More than 3,000 community residents partnered with the Jacobs Center for Neighborhood Innovation to plan, design, build, lease and own The Village at Market Creek, a 45-acre master-planned community, including the new center and Market Creek Plaza, a retail center. The Village at Market Creek will ultimately become a live-work community adjacent to the San Diego Trolley. More than 800 residential units are planned within Market Creek Plaza by the Jacobs Center for Neighborhood Innovation.

Six teams of local residents worked on the Jo and Vi Jacobs Center, including the interior design and landscape design teams.

“Although the process was a little more lengthy, a little more involved, a little more passionate, the outcomes far outweigh the additional time the process has added to the job,” said Charles Davis, project manager for the center.

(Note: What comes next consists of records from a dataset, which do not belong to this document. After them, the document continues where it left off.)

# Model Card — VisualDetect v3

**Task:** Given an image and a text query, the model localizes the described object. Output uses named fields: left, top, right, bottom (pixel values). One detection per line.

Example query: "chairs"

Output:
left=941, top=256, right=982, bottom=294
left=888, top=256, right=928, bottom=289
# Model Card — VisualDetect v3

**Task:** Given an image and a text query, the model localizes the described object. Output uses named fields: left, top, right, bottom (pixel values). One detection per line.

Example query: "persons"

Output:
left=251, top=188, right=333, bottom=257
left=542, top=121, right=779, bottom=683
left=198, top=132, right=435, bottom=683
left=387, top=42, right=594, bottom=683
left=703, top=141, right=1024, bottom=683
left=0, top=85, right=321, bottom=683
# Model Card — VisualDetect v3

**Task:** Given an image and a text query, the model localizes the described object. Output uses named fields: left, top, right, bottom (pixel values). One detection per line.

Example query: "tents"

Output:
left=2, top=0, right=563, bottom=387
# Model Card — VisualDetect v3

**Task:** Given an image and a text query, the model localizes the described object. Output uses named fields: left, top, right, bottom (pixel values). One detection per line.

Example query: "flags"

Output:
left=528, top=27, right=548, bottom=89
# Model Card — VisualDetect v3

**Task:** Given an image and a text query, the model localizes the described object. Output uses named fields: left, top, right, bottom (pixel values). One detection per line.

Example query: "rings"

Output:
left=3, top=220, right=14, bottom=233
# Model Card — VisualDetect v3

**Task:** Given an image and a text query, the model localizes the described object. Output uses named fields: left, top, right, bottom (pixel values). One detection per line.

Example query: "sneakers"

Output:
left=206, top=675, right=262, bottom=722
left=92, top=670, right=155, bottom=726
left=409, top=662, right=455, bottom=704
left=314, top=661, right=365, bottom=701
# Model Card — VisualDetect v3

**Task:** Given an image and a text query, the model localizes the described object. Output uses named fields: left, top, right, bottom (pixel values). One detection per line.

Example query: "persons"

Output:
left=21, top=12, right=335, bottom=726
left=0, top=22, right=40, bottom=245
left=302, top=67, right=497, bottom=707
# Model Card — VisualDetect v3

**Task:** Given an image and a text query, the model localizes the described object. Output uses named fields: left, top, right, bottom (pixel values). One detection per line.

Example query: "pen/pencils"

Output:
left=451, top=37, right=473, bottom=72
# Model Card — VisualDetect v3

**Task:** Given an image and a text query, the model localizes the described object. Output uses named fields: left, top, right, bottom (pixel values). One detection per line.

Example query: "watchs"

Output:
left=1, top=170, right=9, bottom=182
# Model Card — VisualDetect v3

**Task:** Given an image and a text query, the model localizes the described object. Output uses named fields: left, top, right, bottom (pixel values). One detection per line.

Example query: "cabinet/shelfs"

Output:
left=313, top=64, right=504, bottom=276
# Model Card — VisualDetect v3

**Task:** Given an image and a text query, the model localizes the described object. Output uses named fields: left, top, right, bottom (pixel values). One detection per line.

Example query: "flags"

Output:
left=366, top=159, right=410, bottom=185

Davis says the conference space puts southeast San Diego on the map as a destination venue for conventions and other group events.

The general contractor, San Diego-based Diamond Management Inc., a subsidiary of the Jacobs Center for Neighborhood Innovation, broke ground on the project in April 2006. The architect was David Livingston of San Diego-based Salerno/Livingston Architects.

A total of 35 percent, or $6 million, of contract dollars went to contractors in the city of San Diego’s 4th District, where the center is being built. Area subcontractors awarded contracts include Cats Excavating Inc., Comfort Zone, a heating and cooling company, and Larry’s Electrical Service Inc.

More than 70 percent, or $10.5 million, of the contract dollars went to minority-owned contractors.

The Rev. Rickey Laster, an area resident who participates in the local Multi-Cultural Contractors Group and serves as a consultant for the Jacobs Center, says the Market Creek Plaza project and the mixed-use center construction provided current and future opportunities for subcontractors.

“This has become for many builders a resume builder,” said Laster.


Minority Business Contracts

Nearly 70 percent of the construction contracts at Market Creek Plaza were awarded to minority-owned firms. Market Creek Plaza cost $23.5 million to build and brought 200 jobs to the community.

The mixed-use center is located behind Market Creek Plaza on a Euclid Avenue site formerly occupied by an abandoned aerospace factory. And like the center, Market Creek Plaza was largely funded by the Jacobs family.

The unique ownership program for Market Creek Plaza next door could serve as a model for community ownership of a neighborhood asset for the center as well.

Market Creek Plaza, a shopping center on Euclid Avenue just south of Market Street, was developed by the Jacobs Center for Neighborhood Innovation in a public-private partnership to give residents much needed resources such as a grocery store and a way to invest in the future of their own community.

The center is owned in part by residents who purchased shares in an initial public offering in 2006. Shareholders began receiving their first dividend checks in November.

More than 400 Diamond district residents purchased shares, which represents a 20 percent resident ownership, and another 20 percent stake is held by a small group of philanthropists who formed the Neighborhood Unity Foundation and 60 percent by the Jacobs Center for Neighborhood Innovation.